When Do Entrepreneurs Use CAC/LTV Analysis?
Entrepreneurs apply CAC/LTV analysis at several strategic inflection points.
Evaluating marketing spend. CAC/LTV determines which customer acquisition channels deliver the strongest return on investment. The Small Business Administration (SBA) notes that many small businesses allocate 7% to 8% of gross revenue to marketing, but without CAC/LTV tracking, that spending may flow to underperforming channels.
Setting pricing strategy.
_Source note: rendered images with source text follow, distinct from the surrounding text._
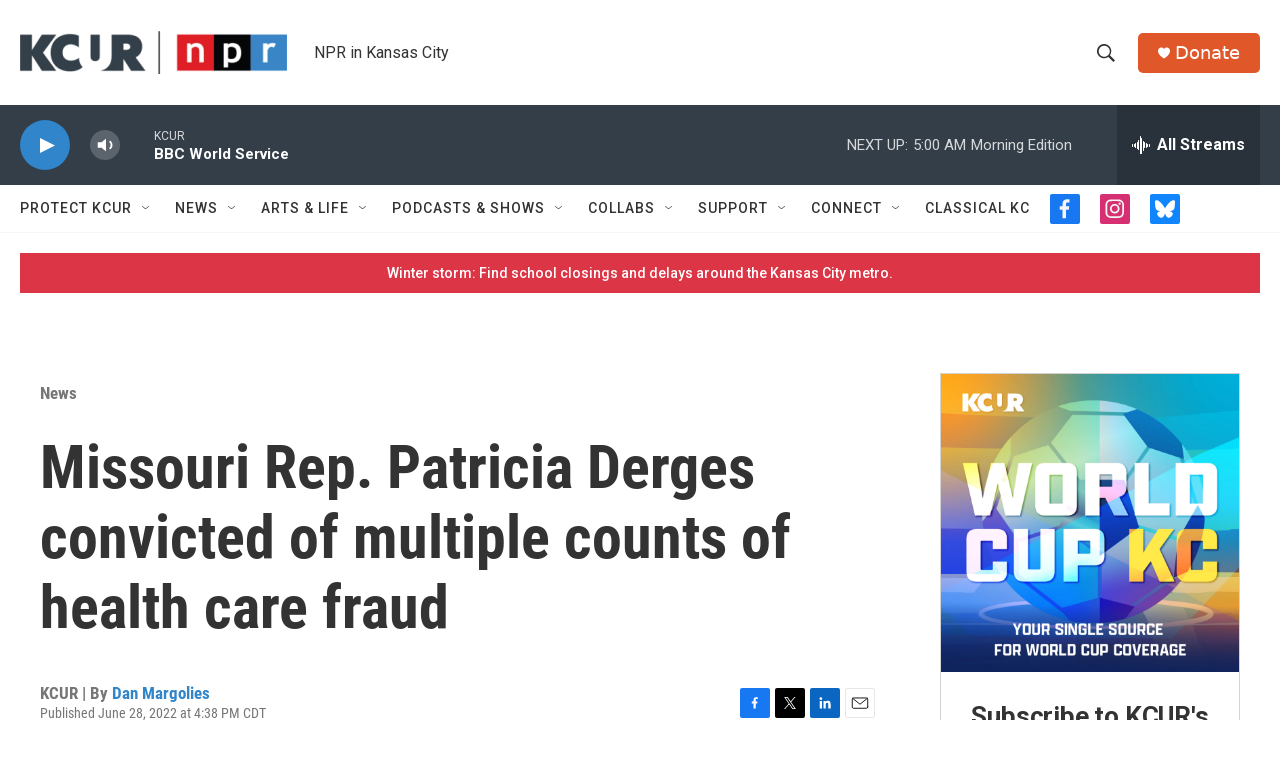

--- FILE ---
content_type: text/html; charset=utf-8
request_url: https://www.google.com/recaptcha/api2/aframe
body_size: 264
content:
<!DOCTYPE HTML><html><head><meta http-equiv="content-type" content="text/html; charset=UTF-8"></head><body><script nonce="x-t37sctjcMmgZKIslo2mg">/** Anti-fraud and anti-abuse applications only. See google.com/recaptcha */ try{var clients={'sodar':'https://pagead2.googlesyndication.com/pagead/sodar?'};window.addEventListener("message",function(a){try{if(a.source===window.parent){var b=JSON.parse(a.data);var c=clients[b['id']];if(c){var d=document.createElement('img');d.src=c+b['params']+'&rc='+(localStorage.getItem("rc::a")?sessionStorage.getItem("rc::b"):"");window.document.body.appendChild(d);sessionStorage.setItem("rc::e",parseInt(sessionStorage.getItem("rc::e")||0)+1);localStorage.setItem("rc::h",'1769411841486');}}}catch(b){}});window.parent.postMessage("_grecaptcha_ready", "*");}catch(b){}</script></body></html>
Understanding whether current pricing supports sustainable unit economics requires knowing the full customer cost and value equation. Pricing below the level needed for a 1:3 ratio signals a structural problem.
Planning growth investment. CAC/LTV determines how aggressively the business can invest in customer acquisition without burning cash. Venture capital benchmarks from Bessemer Venture Partners and OpenView Partners suggest that top-performing SaaS companies maintain CAC payback periods under 18 months.
Preparing for exit. Demonstrating to buyers that the growth model is capital-efficient and repeatable is essential during Quality of Earnings (QofE) analysis. Private equity firms specifically evaluate whether the CAC/LTV ratio is sustainable at scale.
Building a Model P&L. CAC/LTV targets feed directly into the financial blueprint for sales and marketing expense allocation. The ratio determines what percentage of revenue can be allocated to acquisition while maintaining target margins.
How Does Dew Wealth Approach CAC/LTV?
Many entrepreneurs track revenue growth without understanding the unit economics beneath it. A business growing 30% per year looks attractive until the CAC/LTV ratio reveals that growth is consuming most of the value it creates.
The Linchpin Partner model helps business owners decompose their growth into economic components. This analysis identifies whether growth is genuinely creating wealth or just creating activity. The Linchpin Partner also benchmarks the client's ratio against industry data from sources like ProfitWell (by Paddle), Recurly Research, and industry-specific databases.
The Fractional Family Office® connects CAC/LTV analysis to personal wealth strategy. When the ratio is strong and the business can grow capital-efficiently, the FFO team may recommend reinvesting distributions back into the business rather than extracting them. When the ratio is weak, the priority shifts to optimizing the business through EMPIRE or diversifying wealth outside of it.
These recommendations depend on the individual owner's total financial picture, risk tolerance, and timeline. A strong CAC/LTV ratio does not automatically mean reinvestment is the right choice.